**INSTRUCTION**
Reproduce the entries below verbatim, line for line, with nothing added or left out.

----

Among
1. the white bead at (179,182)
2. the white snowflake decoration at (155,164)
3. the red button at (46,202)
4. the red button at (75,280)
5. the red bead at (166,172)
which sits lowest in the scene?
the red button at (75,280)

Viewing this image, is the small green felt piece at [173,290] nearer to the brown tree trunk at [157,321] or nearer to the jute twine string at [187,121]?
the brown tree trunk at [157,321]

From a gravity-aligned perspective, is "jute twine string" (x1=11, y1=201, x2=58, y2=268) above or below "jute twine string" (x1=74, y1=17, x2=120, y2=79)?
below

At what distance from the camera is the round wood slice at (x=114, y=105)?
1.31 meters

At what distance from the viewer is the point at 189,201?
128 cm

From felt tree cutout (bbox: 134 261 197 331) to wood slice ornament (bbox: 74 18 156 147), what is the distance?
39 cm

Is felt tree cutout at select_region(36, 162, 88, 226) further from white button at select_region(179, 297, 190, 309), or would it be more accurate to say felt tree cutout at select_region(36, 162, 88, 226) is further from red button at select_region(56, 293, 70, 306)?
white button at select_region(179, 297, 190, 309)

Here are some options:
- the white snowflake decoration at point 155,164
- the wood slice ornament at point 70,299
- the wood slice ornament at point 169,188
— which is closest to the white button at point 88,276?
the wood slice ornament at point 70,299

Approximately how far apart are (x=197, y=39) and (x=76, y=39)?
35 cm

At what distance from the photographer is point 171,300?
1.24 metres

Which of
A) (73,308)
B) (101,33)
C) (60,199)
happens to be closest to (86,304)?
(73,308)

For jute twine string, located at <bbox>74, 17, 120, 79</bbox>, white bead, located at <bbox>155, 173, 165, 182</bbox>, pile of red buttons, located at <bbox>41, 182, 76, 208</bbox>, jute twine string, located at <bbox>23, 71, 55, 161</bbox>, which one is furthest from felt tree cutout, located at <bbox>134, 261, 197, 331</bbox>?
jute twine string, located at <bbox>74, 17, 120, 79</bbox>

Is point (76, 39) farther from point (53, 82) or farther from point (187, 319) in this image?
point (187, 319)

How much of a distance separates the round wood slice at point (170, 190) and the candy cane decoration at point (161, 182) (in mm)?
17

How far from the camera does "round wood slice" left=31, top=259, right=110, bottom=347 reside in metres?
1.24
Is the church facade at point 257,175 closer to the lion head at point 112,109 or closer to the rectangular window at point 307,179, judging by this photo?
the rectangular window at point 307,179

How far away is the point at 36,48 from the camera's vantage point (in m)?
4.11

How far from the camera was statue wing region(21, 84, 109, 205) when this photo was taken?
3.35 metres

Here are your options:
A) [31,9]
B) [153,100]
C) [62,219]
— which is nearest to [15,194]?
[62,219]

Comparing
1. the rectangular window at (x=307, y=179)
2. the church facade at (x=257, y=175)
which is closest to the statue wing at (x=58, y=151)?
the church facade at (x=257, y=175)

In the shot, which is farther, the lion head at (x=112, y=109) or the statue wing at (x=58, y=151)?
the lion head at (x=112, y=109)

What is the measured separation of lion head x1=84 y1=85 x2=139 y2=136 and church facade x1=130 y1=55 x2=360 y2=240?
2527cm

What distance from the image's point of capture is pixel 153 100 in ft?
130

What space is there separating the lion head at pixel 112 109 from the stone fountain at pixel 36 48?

----

**SOLVED PROBLEM**
Among
1. the white bead at (179,182)
2. the white snowflake decoration at (155,164)
3. the red button at (46,202)
4. the red button at (75,280)
5. the red bead at (166,172)
which sits lowest in the scene?
the red button at (75,280)

Viewing this image, is the small green felt piece at [173,290] nearer to the brown tree trunk at [157,321] or nearer to the jute twine string at [187,121]?
the brown tree trunk at [157,321]

From a gravity-aligned perspective, is "jute twine string" (x1=11, y1=201, x2=58, y2=268) above or below "jute twine string" (x1=74, y1=17, x2=120, y2=79)?
below

At what distance from the camera is the round wood slice at (x=114, y=105)?
1.31 meters

At what distance from the viewer is the point at 189,201?
128 cm

From felt tree cutout (bbox: 134 261 197 331) to wood slice ornament (bbox: 74 18 156 147), what is the distance?
39 cm

Is felt tree cutout at select_region(36, 162, 88, 226) further from white button at select_region(179, 297, 190, 309), or would it be more accurate to say felt tree cutout at select_region(36, 162, 88, 226) is further from red button at select_region(56, 293, 70, 306)?
white button at select_region(179, 297, 190, 309)

Here are some options:
- the white snowflake decoration at point 155,164
- the wood slice ornament at point 70,299
- the wood slice ornament at point 169,188
— which is closest to the white button at point 88,276?
the wood slice ornament at point 70,299

Approximately how far apart are (x=197, y=39) and (x=76, y=39)?
35 cm

At what distance from the photographer is point 171,300?
1.24 metres

Which of
A) (73,308)
B) (101,33)
C) (60,199)
happens to be closest to (86,304)?
(73,308)

For jute twine string, located at <bbox>74, 17, 120, 79</bbox>, white bead, located at <bbox>155, 173, 165, 182</bbox>, pile of red buttons, located at <bbox>41, 182, 76, 208</bbox>, jute twine string, located at <bbox>23, 71, 55, 161</bbox>, which one is furthest from felt tree cutout, located at <bbox>134, 261, 197, 331</bbox>?
jute twine string, located at <bbox>74, 17, 120, 79</bbox>

Is point (76, 39) farther from point (53, 82) or farther from point (187, 319) in this image?
point (187, 319)

How much of a distance separates the round wood slice at point (170, 190) and the candy cane decoration at point (161, 182) (in mm)?
17

How far from the camera does "round wood slice" left=31, top=259, right=110, bottom=347 reside in metres?
1.24
Is the church facade at point 257,175 closer to the lion head at point 112,109 or closer to the rectangular window at point 307,179, judging by this photo?
the rectangular window at point 307,179

How far away is the point at 36,48 from the camera's vantage point (in m)?
4.11

How far from the camera was statue wing region(21, 84, 109, 205) when this photo was taken?
3.35 metres

Here are your options:
A) [31,9]
B) [153,100]
C) [62,219]
— which is nearest to [15,194]?
[62,219]

Comparing
1. the rectangular window at (x=307, y=179)
2. the church facade at (x=257, y=175)
which is closest to the statue wing at (x=58, y=151)?
the church facade at (x=257, y=175)

In the shot, which is farther, the lion head at (x=112, y=109) or the statue wing at (x=58, y=151)?
the lion head at (x=112, y=109)

What is the measured separation of lion head x1=84 y1=85 x2=139 y2=136 and church facade x1=130 y1=55 x2=360 y2=240?
2527cm

What distance from the image's point of capture is pixel 153 100 in ft?
130

What space is there separating the lion head at pixel 112 109 from the stone fountain at pixel 36 48?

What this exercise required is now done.